TASK OBJECTIVE →
Repeat every record below exactly as written.

● ● ●

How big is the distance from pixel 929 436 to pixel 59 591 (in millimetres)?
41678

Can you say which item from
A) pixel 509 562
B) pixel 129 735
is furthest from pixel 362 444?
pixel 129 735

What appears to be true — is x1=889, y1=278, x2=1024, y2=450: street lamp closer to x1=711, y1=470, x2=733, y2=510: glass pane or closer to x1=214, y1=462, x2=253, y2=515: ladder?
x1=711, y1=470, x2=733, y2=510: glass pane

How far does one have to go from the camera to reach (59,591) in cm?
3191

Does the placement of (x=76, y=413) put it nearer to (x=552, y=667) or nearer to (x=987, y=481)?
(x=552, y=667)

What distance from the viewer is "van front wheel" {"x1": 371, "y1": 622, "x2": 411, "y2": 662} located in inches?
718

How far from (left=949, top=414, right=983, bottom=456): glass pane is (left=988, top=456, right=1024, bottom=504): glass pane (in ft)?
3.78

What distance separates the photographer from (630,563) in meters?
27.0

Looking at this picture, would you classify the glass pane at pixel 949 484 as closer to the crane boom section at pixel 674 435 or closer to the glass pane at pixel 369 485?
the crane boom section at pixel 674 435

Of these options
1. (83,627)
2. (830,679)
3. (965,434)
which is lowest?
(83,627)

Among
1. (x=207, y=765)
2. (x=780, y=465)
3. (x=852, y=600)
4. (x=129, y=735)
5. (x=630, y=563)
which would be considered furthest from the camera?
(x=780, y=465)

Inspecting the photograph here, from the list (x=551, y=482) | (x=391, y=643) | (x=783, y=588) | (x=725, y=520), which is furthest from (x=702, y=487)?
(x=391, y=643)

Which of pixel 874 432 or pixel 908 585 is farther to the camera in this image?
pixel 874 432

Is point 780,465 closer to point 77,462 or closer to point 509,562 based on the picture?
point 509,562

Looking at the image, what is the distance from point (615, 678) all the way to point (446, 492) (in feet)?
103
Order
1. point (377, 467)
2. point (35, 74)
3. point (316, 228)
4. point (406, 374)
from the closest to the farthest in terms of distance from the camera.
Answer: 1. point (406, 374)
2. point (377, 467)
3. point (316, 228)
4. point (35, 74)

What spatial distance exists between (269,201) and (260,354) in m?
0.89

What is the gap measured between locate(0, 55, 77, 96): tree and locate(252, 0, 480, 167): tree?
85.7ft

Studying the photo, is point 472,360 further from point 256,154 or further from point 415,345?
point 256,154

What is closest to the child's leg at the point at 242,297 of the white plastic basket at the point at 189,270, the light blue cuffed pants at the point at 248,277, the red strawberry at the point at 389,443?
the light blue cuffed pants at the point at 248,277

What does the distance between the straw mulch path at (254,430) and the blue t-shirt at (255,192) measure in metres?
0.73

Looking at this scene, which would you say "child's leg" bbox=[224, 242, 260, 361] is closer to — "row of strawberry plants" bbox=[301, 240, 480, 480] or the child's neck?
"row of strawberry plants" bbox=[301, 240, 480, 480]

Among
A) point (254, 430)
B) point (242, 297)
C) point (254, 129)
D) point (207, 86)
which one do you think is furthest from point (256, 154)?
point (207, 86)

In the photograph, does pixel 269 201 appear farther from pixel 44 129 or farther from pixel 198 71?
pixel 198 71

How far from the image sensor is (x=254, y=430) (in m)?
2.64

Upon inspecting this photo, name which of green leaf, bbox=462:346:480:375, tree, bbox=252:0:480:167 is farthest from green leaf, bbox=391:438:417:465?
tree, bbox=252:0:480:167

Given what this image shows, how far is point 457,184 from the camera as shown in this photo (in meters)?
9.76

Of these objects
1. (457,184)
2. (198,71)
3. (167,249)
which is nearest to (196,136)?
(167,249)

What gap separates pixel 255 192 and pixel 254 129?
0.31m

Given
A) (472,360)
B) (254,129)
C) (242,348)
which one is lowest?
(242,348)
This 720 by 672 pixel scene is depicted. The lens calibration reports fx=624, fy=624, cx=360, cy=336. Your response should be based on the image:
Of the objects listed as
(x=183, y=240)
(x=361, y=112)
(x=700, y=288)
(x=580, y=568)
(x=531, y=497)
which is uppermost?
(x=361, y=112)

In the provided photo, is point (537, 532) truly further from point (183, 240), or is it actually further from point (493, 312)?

● ● ●

RESPONSE →
How big is the distance from pixel 929 436 to pixel 59 591 (in millimetres)?
41678

Can you say which item from
A) pixel 509 562
B) pixel 129 735
is furthest from pixel 362 444?
pixel 129 735

What appears to be true — is x1=889, y1=278, x2=1024, y2=450: street lamp closer to x1=711, y1=470, x2=733, y2=510: glass pane or closer to x1=214, y1=462, x2=253, y2=515: ladder?
x1=711, y1=470, x2=733, y2=510: glass pane

How far does one have to go from the camera to reach (59,591) in cm?
3191

Does the placement of (x=76, y=413) put it nearer to (x=552, y=667) or nearer to (x=987, y=481)?
(x=552, y=667)

What distance from the viewer is "van front wheel" {"x1": 371, "y1": 622, "x2": 411, "y2": 662} located in inches?
718

How far from (left=949, top=414, right=983, bottom=456): glass pane is (left=988, top=456, right=1024, bottom=504): glass pane (in ft)?
3.78

What distance separates the photographer from (630,563) in meters?
27.0

Looking at this picture, would you classify the glass pane at pixel 949 484 as closer to the crane boom section at pixel 674 435 or closer to the glass pane at pixel 369 485?
the crane boom section at pixel 674 435

Of these options
1. (83,627)
2. (830,679)
3. (965,434)
which is lowest?
(83,627)

Among
1. (x=207, y=765)
2. (x=780, y=465)
3. (x=852, y=600)
4. (x=129, y=735)
5. (x=630, y=563)
which would be considered furthest from the camera?
(x=780, y=465)

Inspecting the photograph here, from the list (x=551, y=482) | (x=391, y=643) | (x=783, y=588) | (x=725, y=520), which is furthest from (x=702, y=487)?
(x=391, y=643)

Which of pixel 874 432 or pixel 908 585 is farther to the camera in this image?
pixel 874 432

Is point 780,465 closer to point 77,462 or closer to point 509,562 based on the picture?
point 509,562

Looking at the image, what is the distance from point (615, 678) all the way to point (446, 492) (in feet)?
103
Order
1. point (377, 467)
2. point (35, 74)
3. point (316, 228)
4. point (406, 374)
from the closest to the farthest in terms of distance from the camera.
Answer: 1. point (406, 374)
2. point (377, 467)
3. point (316, 228)
4. point (35, 74)

What spatial distance exists between (269,201) and (260,354) in m?
0.89

What is the gap measured between locate(0, 55, 77, 96): tree and locate(252, 0, 480, 167): tree?
85.7ft

Studying the photo, is point 472,360 further from point 256,154 or further from point 415,345?
point 256,154

What is closest to the child's leg at the point at 242,297 of the white plastic basket at the point at 189,270, the light blue cuffed pants at the point at 248,277, the red strawberry at the point at 389,443?
the light blue cuffed pants at the point at 248,277

What does the distance between the straw mulch path at (254,430) and the blue t-shirt at (255,192) measure in metres?
0.73

Looking at this scene, which would you say "child's leg" bbox=[224, 242, 260, 361] is closer to — "row of strawberry plants" bbox=[301, 240, 480, 480] or the child's neck?
"row of strawberry plants" bbox=[301, 240, 480, 480]

Among
A) point (254, 430)
B) point (242, 297)
C) point (254, 129)
D) point (207, 86)
which one do you think is furthest from point (256, 154)?
point (207, 86)

In the photograph, does pixel 269 201 appear farther from pixel 44 129 or farther from pixel 198 71?
pixel 198 71

How far from the image sensor is (x=254, y=430) (in m)?
2.64

Upon inspecting this photo, name which of green leaf, bbox=462:346:480:375, tree, bbox=252:0:480:167 is farthest from green leaf, bbox=391:438:417:465?
tree, bbox=252:0:480:167

Given what this image shows, how far is point 457,184 from the camera as shown in this photo (in meters)?
9.76

Of these objects
1. (457,184)
2. (198,71)
3. (167,249)
which is nearest to (196,136)?
(167,249)

What gap separates pixel 255 192 and pixel 254 129?
0.31m

Given
A) (472,360)
B) (254,129)
C) (242,348)
which one is lowest?
(242,348)
This 720 by 672 pixel scene is depicted. The lens calibration reports fx=624, fy=624, cx=360, cy=336. Your response should be based on the image:
Of the objects listed as
(x=183, y=240)
(x=361, y=112)
(x=700, y=288)
(x=580, y=568)
(x=531, y=497)
which is uppermost?
(x=361, y=112)

In the provided photo, is point (537, 532) truly further from point (183, 240), or is it actually further from point (493, 312)?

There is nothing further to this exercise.